Re: [PATCH 1/2] clocksource: Avoid accidental unstable marking of clocksources

From: Paul E. McKenney
Date: Mon Nov 15 2021 - 09:07:28 EST


On Mon, Nov 15, 2021 at 03:59:15PM +0800, Feng Tang wrote:
> On Sun, Nov 14, 2021 at 10:24:56PM -0500, Waiman Long wrote:
> >
> > On 11/14/21 21:08, Feng Tang wrote:
> > > Or did you have something else in mind?
> > > > > > I'm not sure the detail in Waiman's cases, and in our cases (stress-ng)
> > > > > > the delay between watchdog's (HPET here) read were not linear, that
> > > > > > from debug data, sometimes the 3-2 difference could be bigger or much
> > > > > > bigger than the 2-1 difference.
> > > > > >
> > > > > > The reason could be the gap between 2 reads depends hugely on the system
> > > > > > pressure at that time that 3 HPET read happens. On our test box (a
> > > > > > 2-Socket Cascade Lake AP server), the 2-1 and 3-2 difference are stably
> > > > > > about 2.5 us, while under the stress it could be bumped to from 6 us
> > > > > > to 2800 us.
> > > > > >
> > > > > > So I think checking the 3-2 difference plus increasing the max retries
> > > > > > to 10 may be a simple way, if the watchdog read is found to be
> > > > > > abnormally long, we skip this round of check.
> > > > > On one of the test system, I had measured that normal delay
> > > > > (hpet->tsc->hpet) was normally a bit over 2us. It was a bit more than 4us at
> > > > > bootup time. However, the same system under stress could have a delay of
> > > > > over 200us at bootup time. When I measured the consecutive hpet delay, it
> > > > > was about 180us. So hpet read did dominate the total clocksource read delay.
> > > > Thank you both for the data!
> > > >
> > > > > I would not suggest increasing the max retries as it may still fail in most
> > > > > cases because the system stress will likely not be going away within a short
> > > > > time. So we are likely just wasting cpu times. I believe we should just skip
> > > > > it if it is the watchdog read that is causing most of the delay.
> > > > If anything, adding that extra read would cause me to -reduce- the number
> > > > of retries to avoid increasing the per-watchdog overhead.
> > > I understand Waiman's concern here, and in our test patch, the 2
> > > consecutive watchdog read delay check is done inside this retrying
> > > loop accompanying the 'cs' read, and once an abnormal delay is found,
> > > the watchdog check is skipped without waiting for the max-retries to
> > > complete.
> > >
> > > Our test data shows the consecutive delay is not always big even when
> > > the system is much stressed, that's why I suggest to increase the
> > > retries.
> >
> > If we need a large number of retries to avoid triggering the unstable TSC
> > message, we should consider increase the threshod instead. Right?
> >
> > That is why my patch 2 makes the max skew value a configurable option so
> > that we can tune it if necessary.
>
> I'm fine with it, though the ideal case I expected is with carefully
> picked values for max_retries/screw_threshhold, we could save the users
> from configuring these. But given the complexity of all HWs out there,
> it's not an easy goal.

That is my goal as well, but I expect that more experience, testing,
and patches will be required to reach that goal.
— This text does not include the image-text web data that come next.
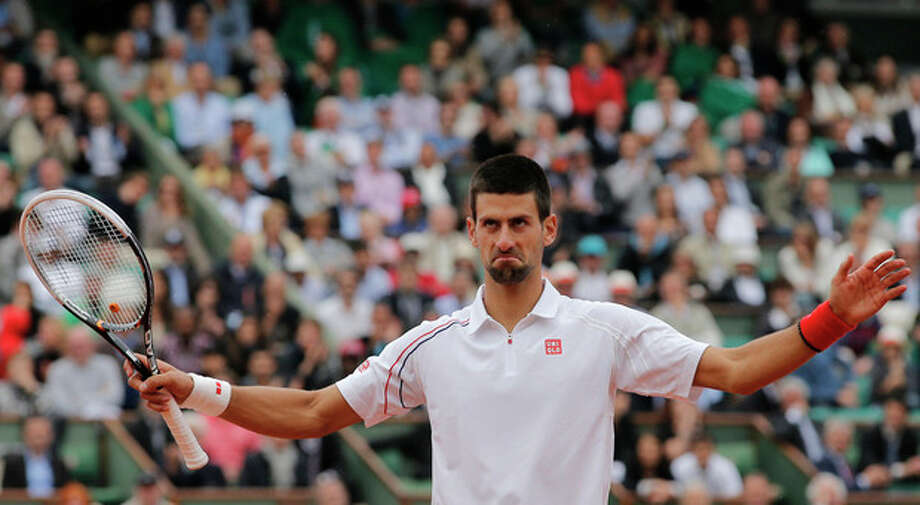 Serbia's Novak Djokovic reacts as he plays France's Jo-Wilfired Tsonga during their quarterfinal match in the French Open tennis tournament at the Roland Garros stadium in Paris, Tuesday, June 5, 2012. (AP Photo/Christophe Ena) / AP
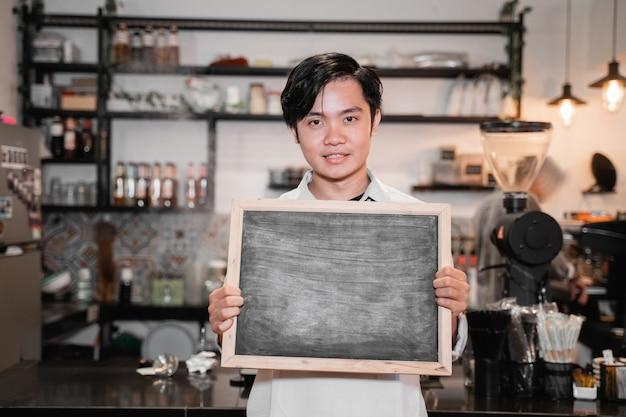 Barista asiatico in piedi e in possesso di una lavagna quando il lavoro si interrompe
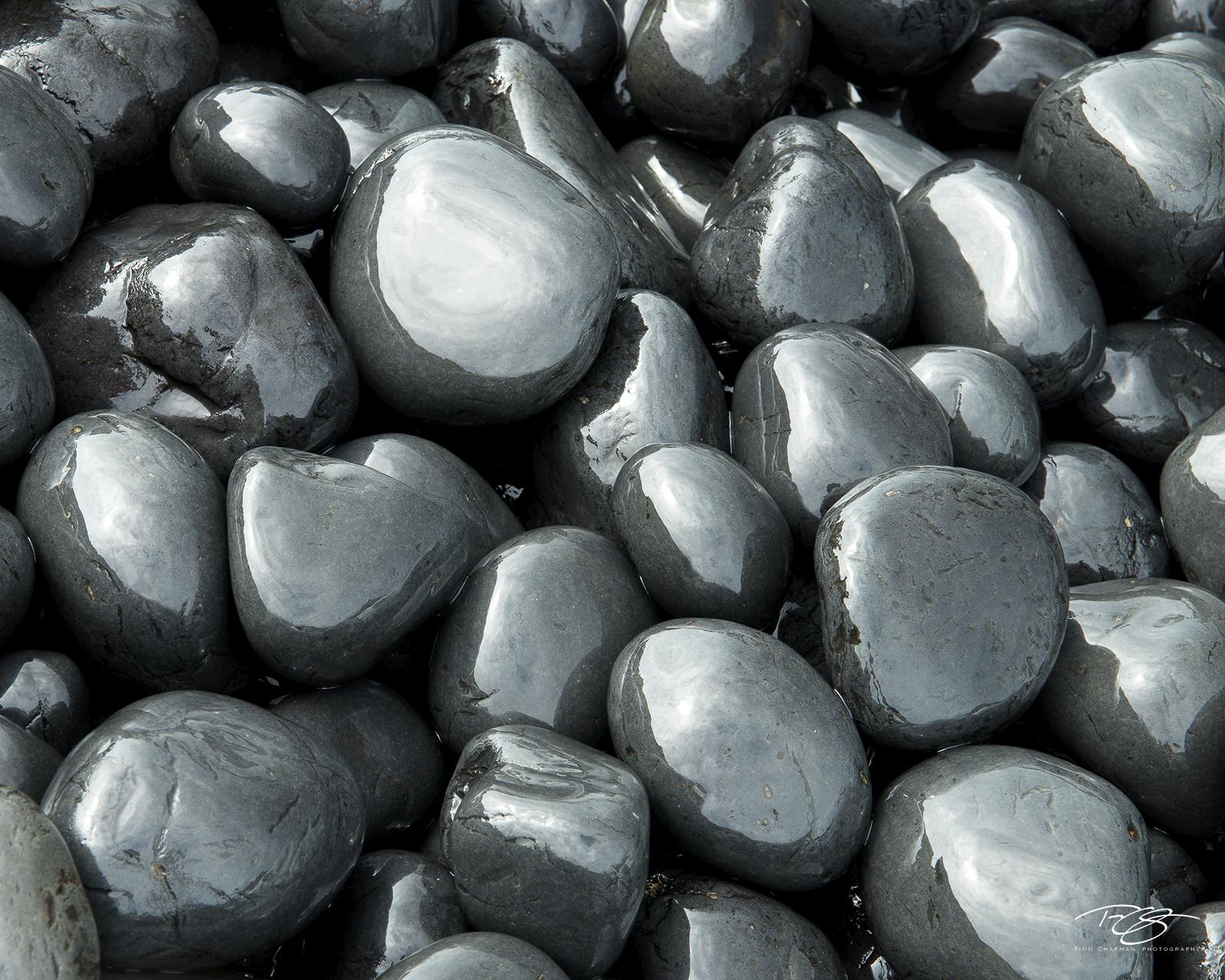 cobbles, cobblestones, black round stones, gun metal stones, gun metal rocks, oregon coast, newport, yaquina head lighthouse, cobble beach, Cobbles, round polished rocks, polished basalt, photo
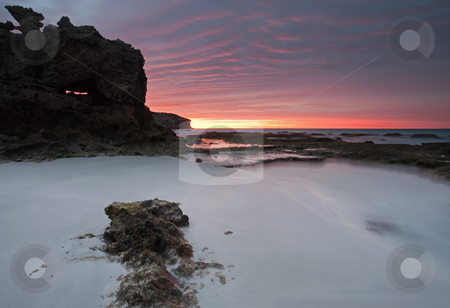 Window on Dawn stock photo, A window on a glorious sunrise in a large limestone boulder on the beach at Pennington Bay South Australia by Mike Dawson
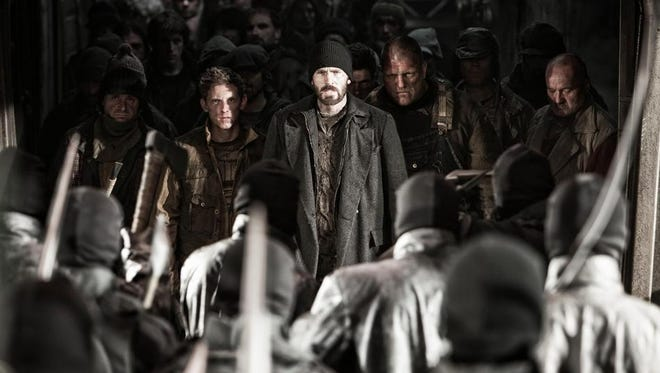 """Chris Evans (center) stars as Curtis in the post-apocalyptic world of """"Snowpiercer."""""""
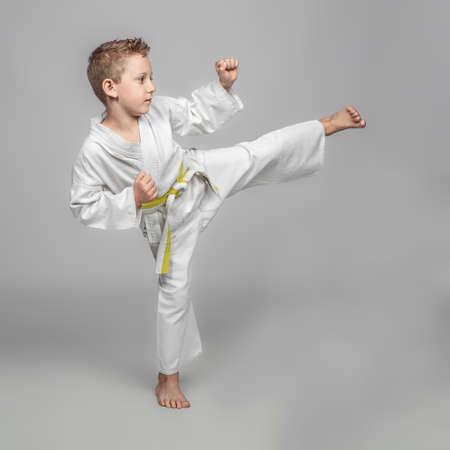child practicing karate in kick position. studio shot. 版權商用圖片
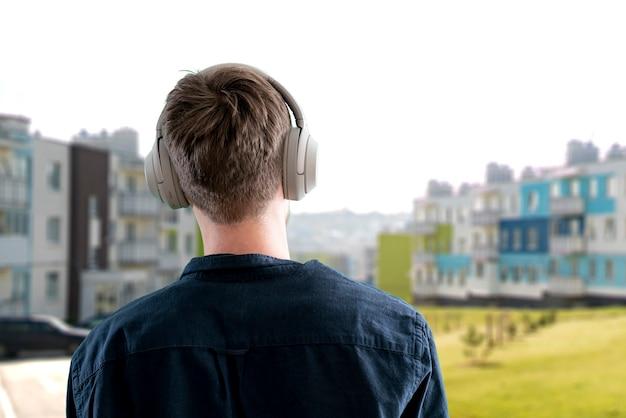 Um jovem do sexo masculino ouve fones de ouvido, aproveita o áudio, relaxe e relaxe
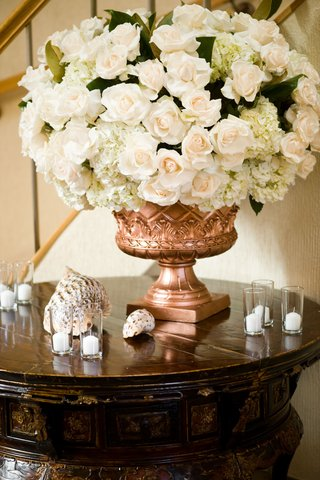 wedding-reception-copper-urn-with-seashells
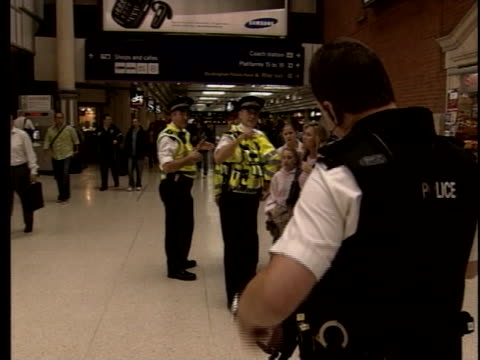 bomb squad police officers patrol the hallways in a london subway station. - underground station stock videos & royalty-free footage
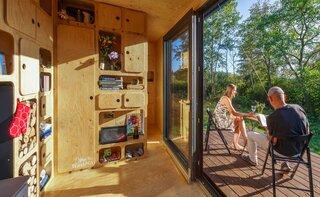 A sliding glass door opens onto a terrace.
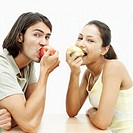 Portrait of a young couple eating red and green apples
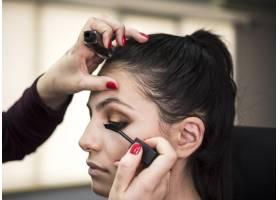 一名女子在模特身上涂睫毛膏_5823360
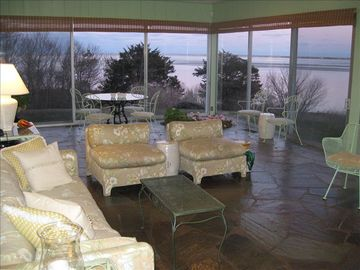 Large, wall-to-wall glass enclosed sunroom with water views.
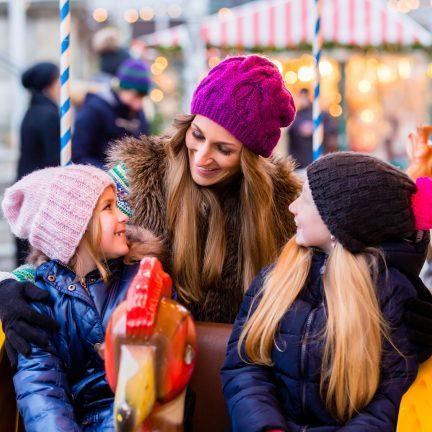 Vrouw met kinderen in een draaimolen op de kerstmarkt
> And I still suggest to put the consecutive watchdog read check inside
> the retry loop, so that it could bail out early when detecting the
> abnormal delay.

If the HPET read shows abnormal delay, agreed. But if the abnormal
delay is only in the clocksource under test (TSC in this case), then
a re-read seems to me to make sense.

> Another thing is we may need to set the 'watchdog_reset_pending', as
> under the stress, there could be consecutive many times of "skipping"
> watchdog check, and the saved value of 'cs' and 'watchdog' should be
> reset.

My thought was to count a read failure only if the HPET read did not
have excessive delays. This means that a cache-buster workload could
indefinitely delay a clock-skew check, which was one reason that I
was thinking in terms of using the actual measured delays to set the
clock-skew check criterion.

Either way, something like Waiman's patch checking the HPET delay looks
to me to be valuable.

Thoughts?

Thanx, Paul